Records drawn from a dataset
◆ ◆ ◆ ◆ ◆

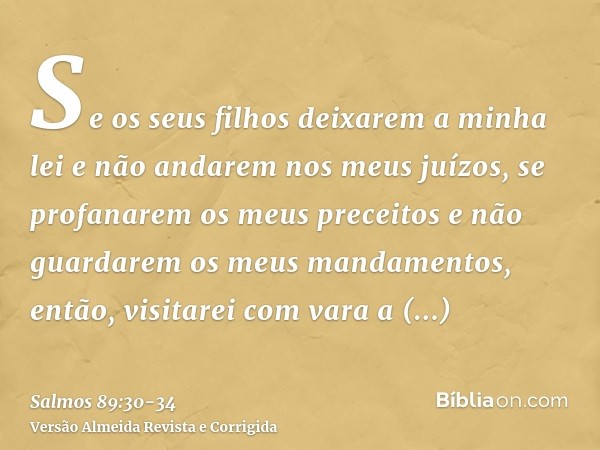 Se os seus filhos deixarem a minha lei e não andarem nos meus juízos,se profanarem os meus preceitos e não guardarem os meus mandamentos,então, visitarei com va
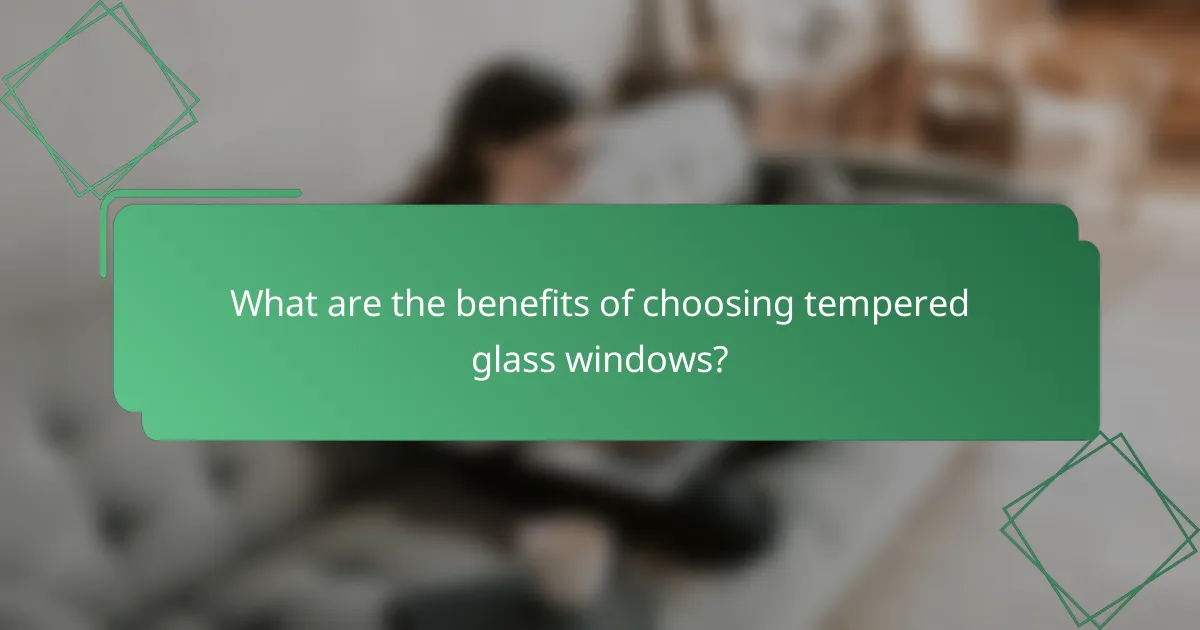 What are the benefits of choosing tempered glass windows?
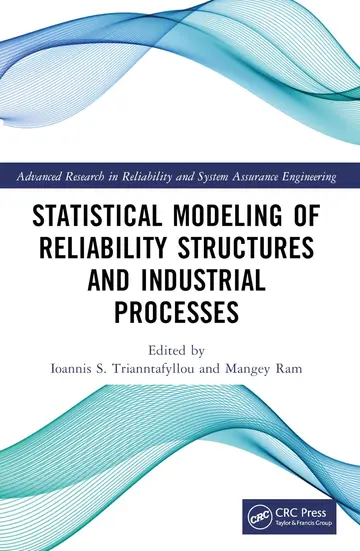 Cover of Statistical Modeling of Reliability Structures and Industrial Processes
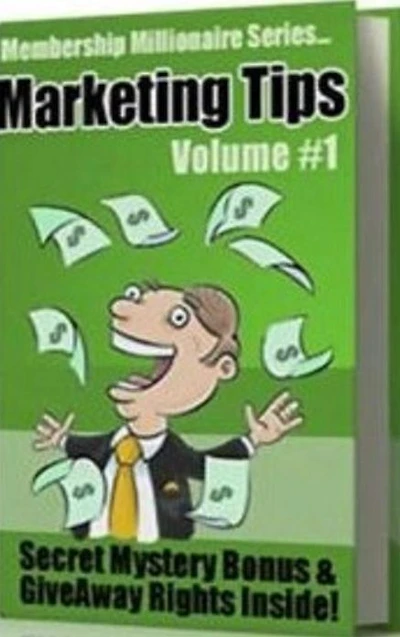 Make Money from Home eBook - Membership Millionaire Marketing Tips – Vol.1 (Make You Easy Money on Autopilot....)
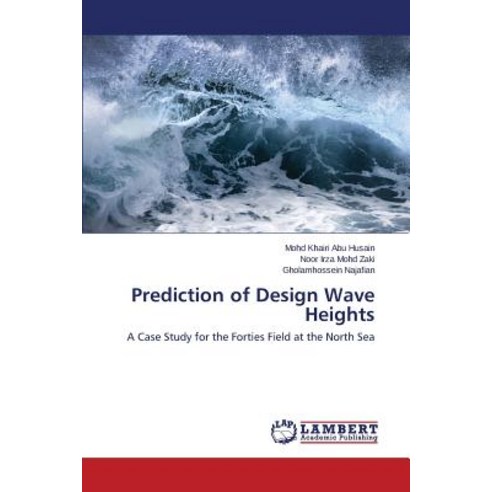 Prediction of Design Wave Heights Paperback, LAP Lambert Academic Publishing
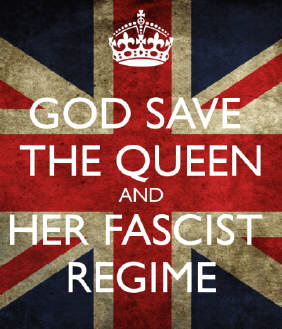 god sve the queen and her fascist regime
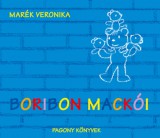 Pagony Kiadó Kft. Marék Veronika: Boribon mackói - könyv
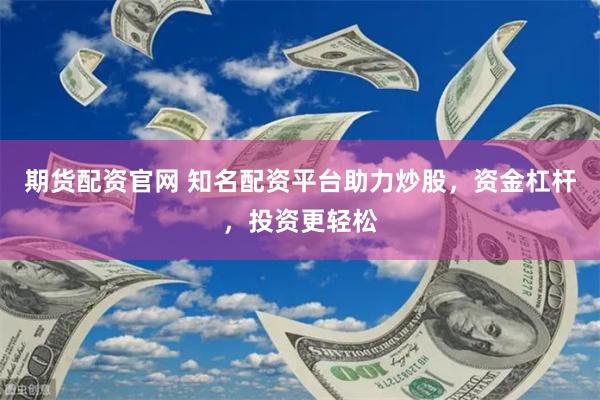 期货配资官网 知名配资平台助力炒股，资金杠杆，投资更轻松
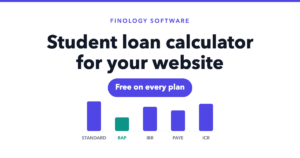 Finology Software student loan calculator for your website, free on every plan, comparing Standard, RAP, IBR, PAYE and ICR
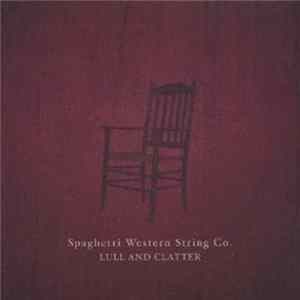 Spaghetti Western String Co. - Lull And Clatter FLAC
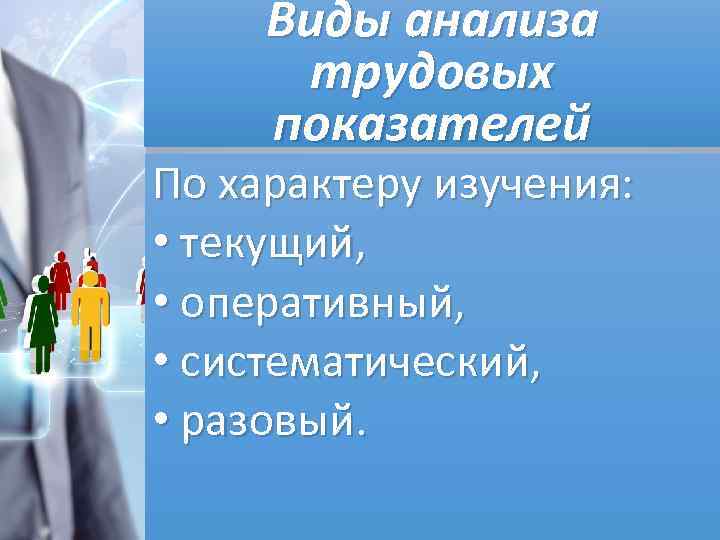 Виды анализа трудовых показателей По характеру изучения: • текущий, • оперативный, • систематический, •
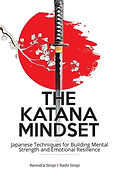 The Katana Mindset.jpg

◆ ◆ ◆ ◆ ◆

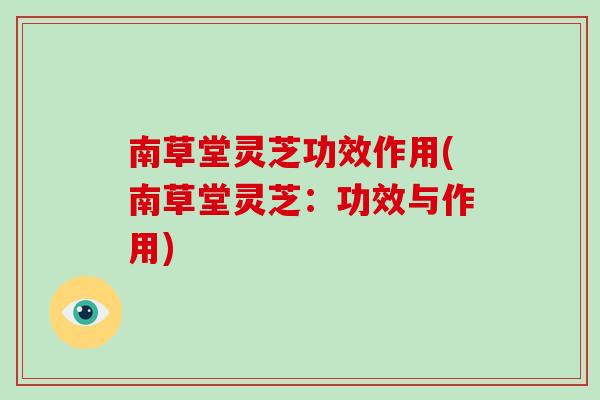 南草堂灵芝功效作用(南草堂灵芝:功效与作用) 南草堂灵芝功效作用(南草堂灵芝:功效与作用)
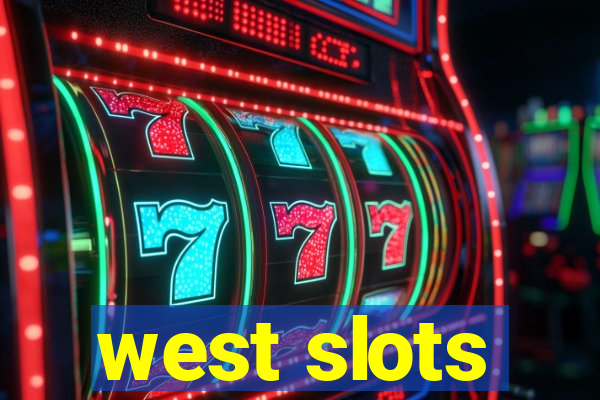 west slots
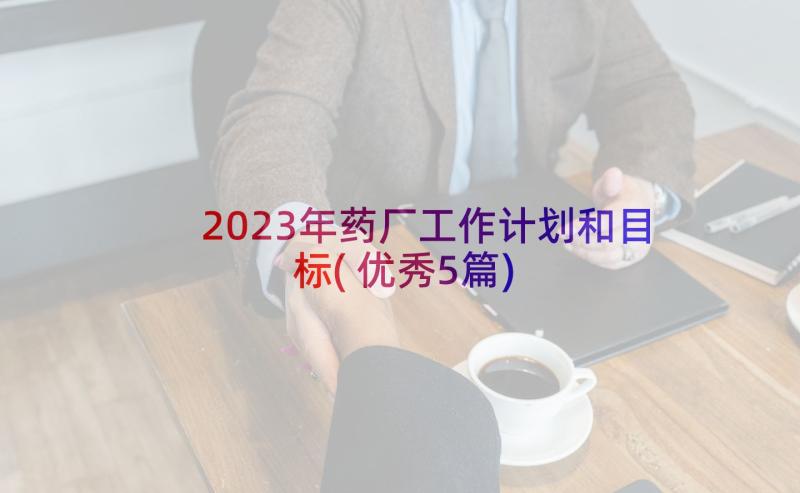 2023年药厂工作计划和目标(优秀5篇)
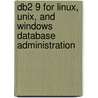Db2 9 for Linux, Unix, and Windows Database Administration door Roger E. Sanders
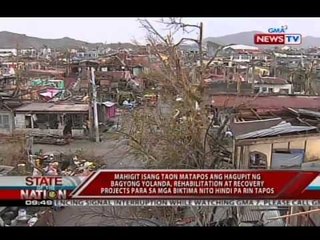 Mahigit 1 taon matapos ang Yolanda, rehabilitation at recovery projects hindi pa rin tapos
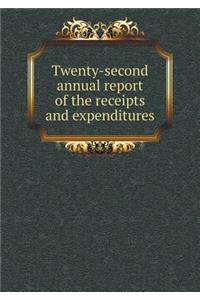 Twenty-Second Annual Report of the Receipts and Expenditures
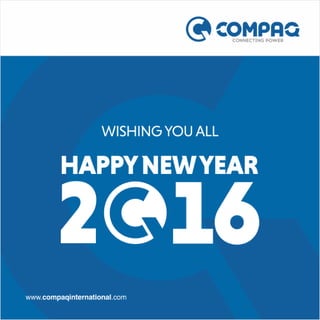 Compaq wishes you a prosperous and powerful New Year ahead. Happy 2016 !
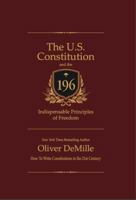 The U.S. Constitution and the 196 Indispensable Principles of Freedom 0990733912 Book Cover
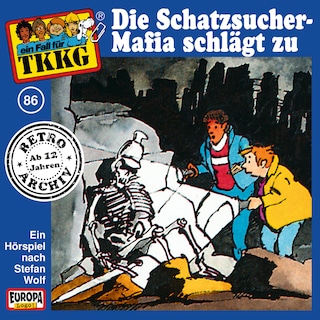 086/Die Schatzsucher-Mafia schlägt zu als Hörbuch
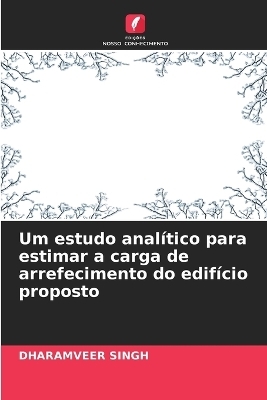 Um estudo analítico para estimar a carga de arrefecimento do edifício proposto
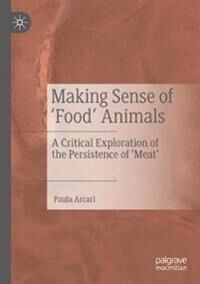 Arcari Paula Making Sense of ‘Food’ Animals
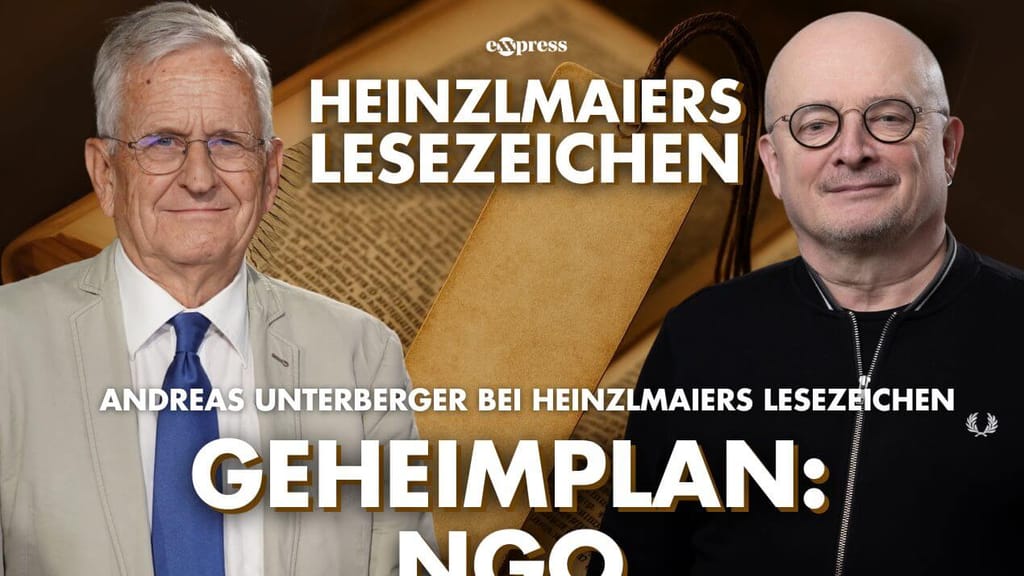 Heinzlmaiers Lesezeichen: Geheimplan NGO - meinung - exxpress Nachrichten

◆ ◆ ◆ ◆ ◆

● **WORK REQUIRED**
Pictures aside, return exactly the lines from the data above, starting at the line that has "Se os seus filhos" and ending at the line that has "The Katana Mindset.jpg", both included.

● **ANSWER TO THIS PROBLEM**
 Se os seus filhos deixarem a minha lei e não andarem nos meus juízos,se profanarem os meus preceitos e não guardarem os meus mandamentos,então, visitarei com va
 What are the benefits of choosing tempered glass windows?
 Cover of Statistical Modeling of Reliability Structures and Industrial Processes
 Make Money from Home eBook - Membership Millionaire Marketing Tips – Vol.1 (Make You Easy Money on Autopilot....)
 Prediction of Design Wave Heights Paperback, LAP Lambert Academic Publishing
 god sve the queen and her fascist regime
 Pagony Kiadó Kft. Marék Veronika: Boribon mackói - könyv
 期货配资官网 知名配资平台助力炒股，资金杠杆，投资更轻松
 Finology Software student loan calculator for your website, free on every plan, comparing Standard, RAP, IBR, PAYE and ICR
 Spaghetti Western String Co. - Lull And Clatter FLAC
 Виды анализа трудовых показателей По характеру изучения: • текущий, • оперативный, • систематический, •
 The Katana Mindset.jpg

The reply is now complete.